Saved entries
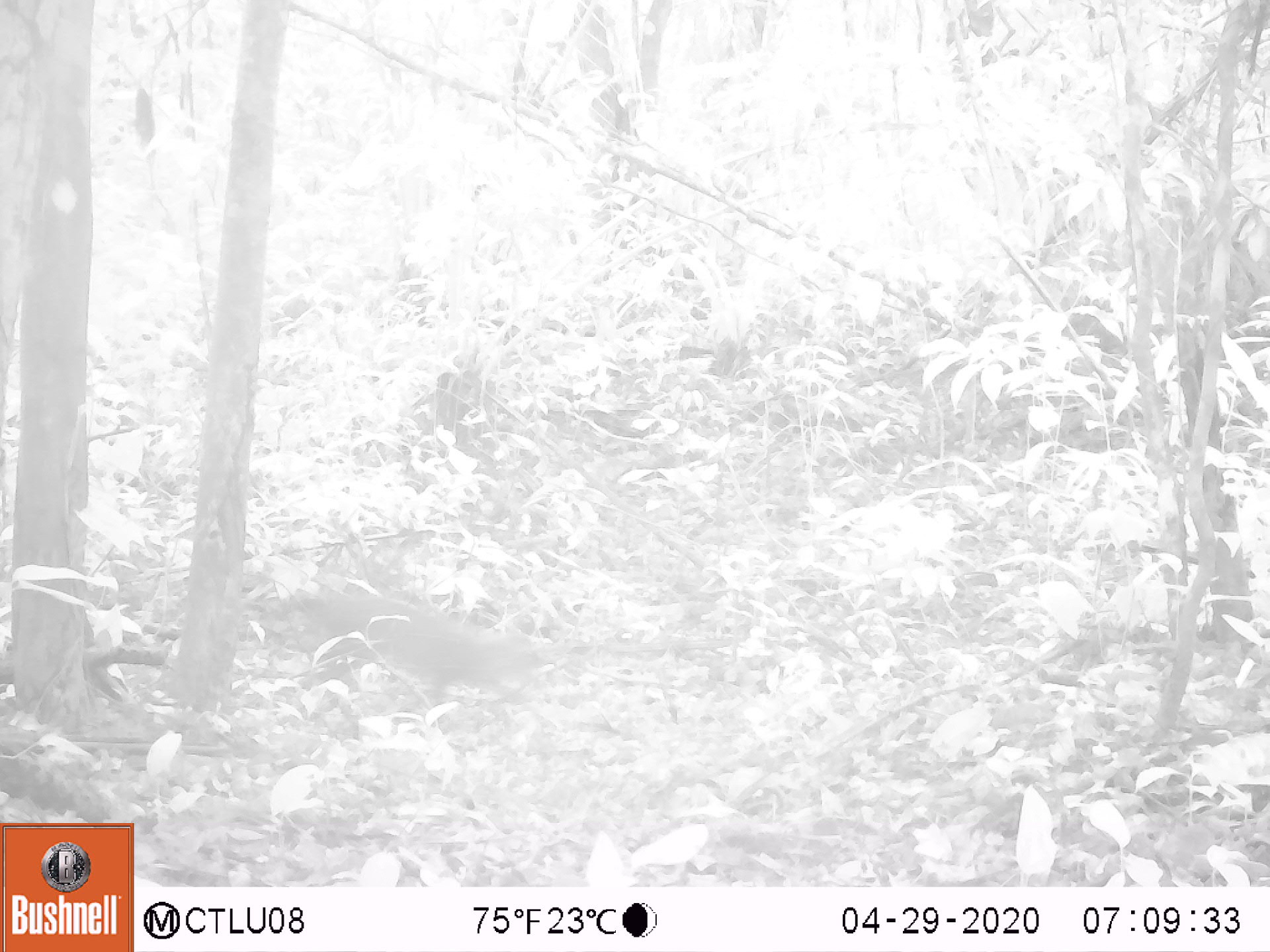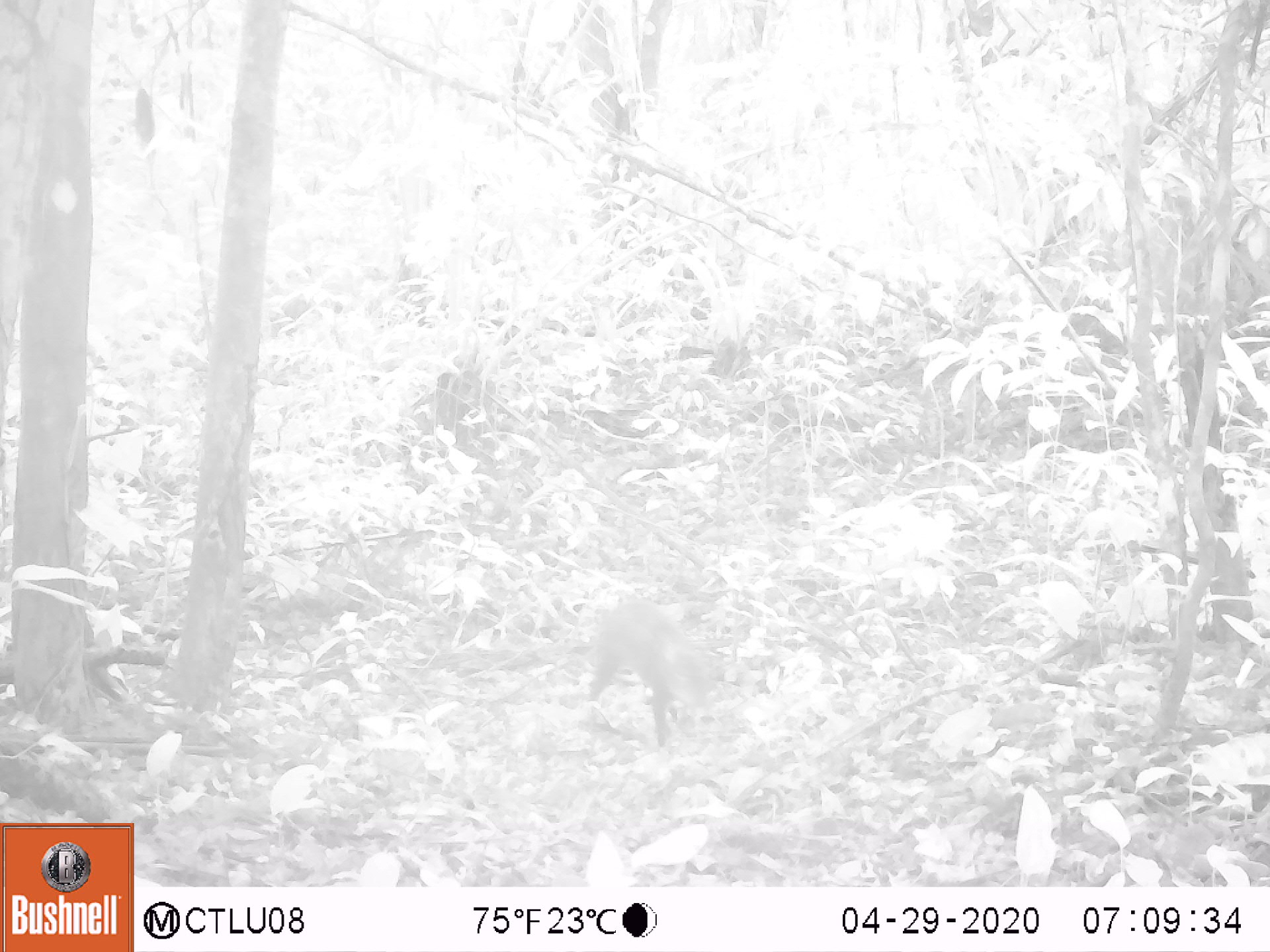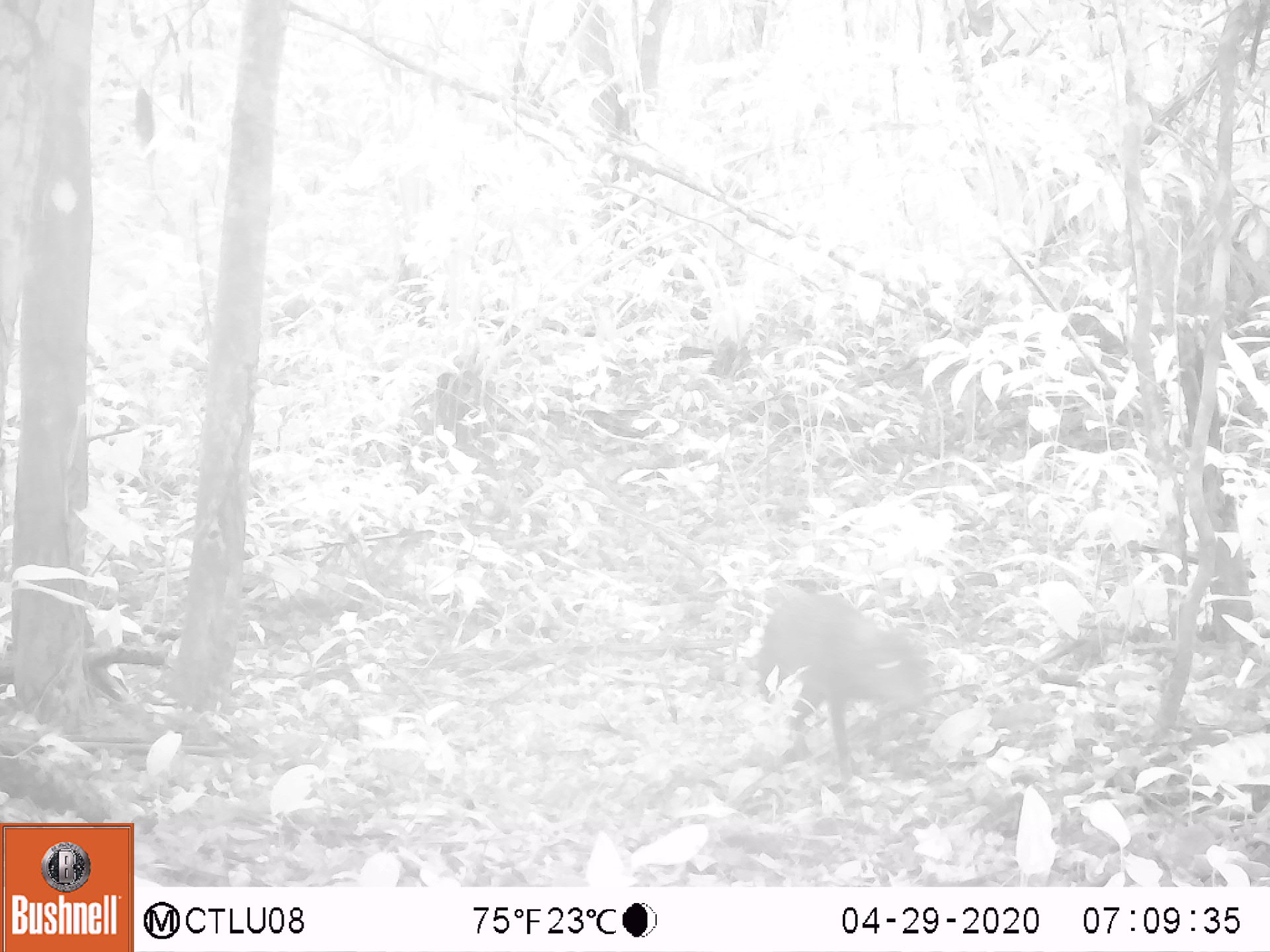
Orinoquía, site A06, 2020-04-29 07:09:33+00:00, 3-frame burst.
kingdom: Animalia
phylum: Chordata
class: Mammalia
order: Rodentia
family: Dasyproctidae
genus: Dasyprocta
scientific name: Dasyprocta fuliginosa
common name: black agouti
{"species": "black agouti (Dasyprocta fuliginosa)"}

> Instructions to follow: Every record above must be copied exactly, and no picture may appear in the copy.

> Task result:
Orinoquía, site A06, 2020-04-29 07:09:33+00:00, 3-frame burst.
kingdom: Animalia
phylum: Chordata
class: Mammalia
order: Rodentia
family: Dasyproctidae
genus: Dasyprocta
scientific name: Dasyprocta fuliginosa
common name: black agouti
{"species": "black agouti (Dasyprocta fuliginosa)"}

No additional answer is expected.